There used to be a big name in radio, a guy called Paul Harvey, who would relate a story of some bizarre, usually abhorrent behavior in a foreign culture, and tag the story with the line "It's not one world." That was his code for saying white, Protestant, American culture was different and inherently better. Saner, logical, and just simply right.

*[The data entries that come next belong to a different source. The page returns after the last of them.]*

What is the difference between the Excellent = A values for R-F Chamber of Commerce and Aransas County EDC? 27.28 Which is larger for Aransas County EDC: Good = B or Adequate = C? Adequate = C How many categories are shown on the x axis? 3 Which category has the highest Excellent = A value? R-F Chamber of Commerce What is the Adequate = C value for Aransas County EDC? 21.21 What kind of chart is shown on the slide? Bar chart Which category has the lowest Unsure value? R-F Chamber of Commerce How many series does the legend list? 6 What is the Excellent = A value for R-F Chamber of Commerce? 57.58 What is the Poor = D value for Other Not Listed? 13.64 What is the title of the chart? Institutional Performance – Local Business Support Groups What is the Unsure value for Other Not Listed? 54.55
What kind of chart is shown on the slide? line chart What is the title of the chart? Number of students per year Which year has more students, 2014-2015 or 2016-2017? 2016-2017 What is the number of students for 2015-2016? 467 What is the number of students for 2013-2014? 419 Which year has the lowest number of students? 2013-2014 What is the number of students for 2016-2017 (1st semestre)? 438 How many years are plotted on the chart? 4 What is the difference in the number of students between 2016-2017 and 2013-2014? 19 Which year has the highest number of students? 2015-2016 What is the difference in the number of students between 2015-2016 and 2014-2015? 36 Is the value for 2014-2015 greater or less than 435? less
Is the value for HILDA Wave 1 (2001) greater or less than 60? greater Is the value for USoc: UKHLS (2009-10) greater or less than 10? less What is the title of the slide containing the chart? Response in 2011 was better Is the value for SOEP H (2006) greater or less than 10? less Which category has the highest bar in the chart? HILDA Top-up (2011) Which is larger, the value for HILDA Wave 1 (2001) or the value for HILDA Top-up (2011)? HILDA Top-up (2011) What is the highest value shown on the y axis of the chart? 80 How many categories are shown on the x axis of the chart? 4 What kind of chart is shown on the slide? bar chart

In fact, it is, in so many ways, one world today. We've long lived in a universal Coca Cola and Levis world, but it goes so far beyond that now the sheer universality becomes boggling. For example:
- Eating nachos in an Irish pub in Brussels
- Watching "Jaws" on TV with Dutch subtitles
- Following up nachos in Brussels with an Asian noodle dish served by an Irish girl in Brugges, in a bar with a Hindu theme
- Meeting Mohammed on the TGV, a young man with Lebanese/Greek Cypriot parents who grew up in Kuwait and completed a degree in finance at Michigan and is now in a graduate program in London, and was on his way to celebrate in Amsterdam
- Seeing little rural homes in Belgium from the train with their satellite dishes, junk cars and clutter of plastic kid's toys in the yard, and it all could have been Tennessee or Sheboygan or Fresno just the same
- College girls on the train talking about One Tree Hill and How I Met Your Mother and half a dozen other American TV shows
- European cats are just as indifferent as American cats
That said, there are lots of little things that are different in this part of Europe:
- The Red Light windows of Amsterdam as neighbors to a pre-school and a renaissance church
- People in coffeeshops rolling ginormous joints at 10am
- Everyone speaking three or four languages comfortably
- Getting a decent glass of wine for $4 everywhere
- Intelligent grafitti
- "MFA Angst!"
- "Life's what you make it!"
- "Believe life, not God"
- "You're not Icarus, you'll make it."
So in the end, it's not a matter of better or worse, it's just that it's just one world.